Provided entries Start Marker
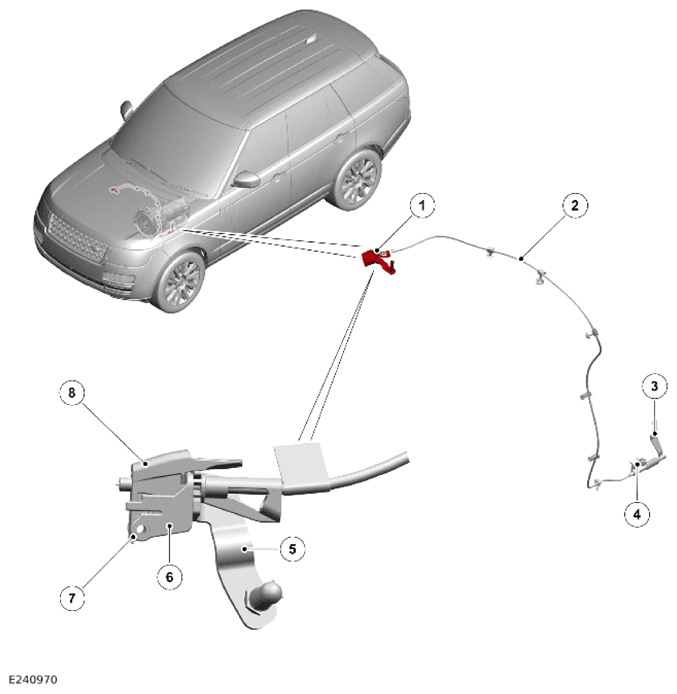 1
2
3
4
8
5
6
7
E240970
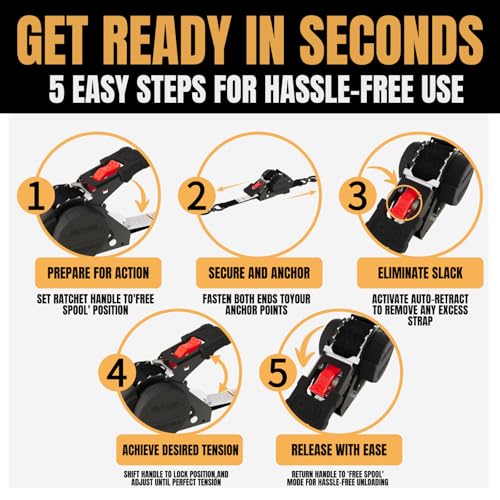 GET READY IN SECONDS
5 EASY STEPS FOR HASSLE-FREE USE

1
PREPARE FOR ACTION
SET RATCHET HANDLE TO'FREE SPOOL' POSITION

2
SECURE AND ANCHOR
FASTEN BOTH ENDS TOYOUR ANCHOR POINTS

3
ELIMINATE SLACK
ACTIVATE AUTO-RETRACT TO REMOVE ANY EXCESS STRAP

4
ACHIEVE DESIRED TENSION
SHIFT HANDLE TO LOCK POSITION,AND ADJUST UNTIL PERFECT TENSION

5
RELEASE WITH EASE
RETURN HANDLE TO 'FREE SPOOL' MODE FOR HASSLE-FREE UNLOADING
Provided entries End Marker
Assignment:
Give the records again exactly, minus the pictures.

Reply to the task:
 1
2
3
4
8
5
6
7
E240970
 GET READY IN SECONDS
5 EASY STEPS FOR HASSLE-FREE USE

1
PREPARE FOR ACTION
SET RATCHET HANDLE TO'FREE SPOOL' POSITION

2
SECURE AND ANCHOR
FASTEN BOTH ENDS TOYOUR ANCHOR POINTS

3
ELIMINATE SLACK
ACTIVATE AUTO-RETRACT TO REMOVE ANY EXCESS STRAP

4
ACHIEVE DESIRED TENSION
SHIFT HANDLE TO LOCK POSITION,AND ADJUST UNTIL PERFECT TENSION

5
RELEASE WITH EASE
RETURN HANDLE TO 'FREE SPOOL' MODE FOR HASSLE-FREE UNLOADING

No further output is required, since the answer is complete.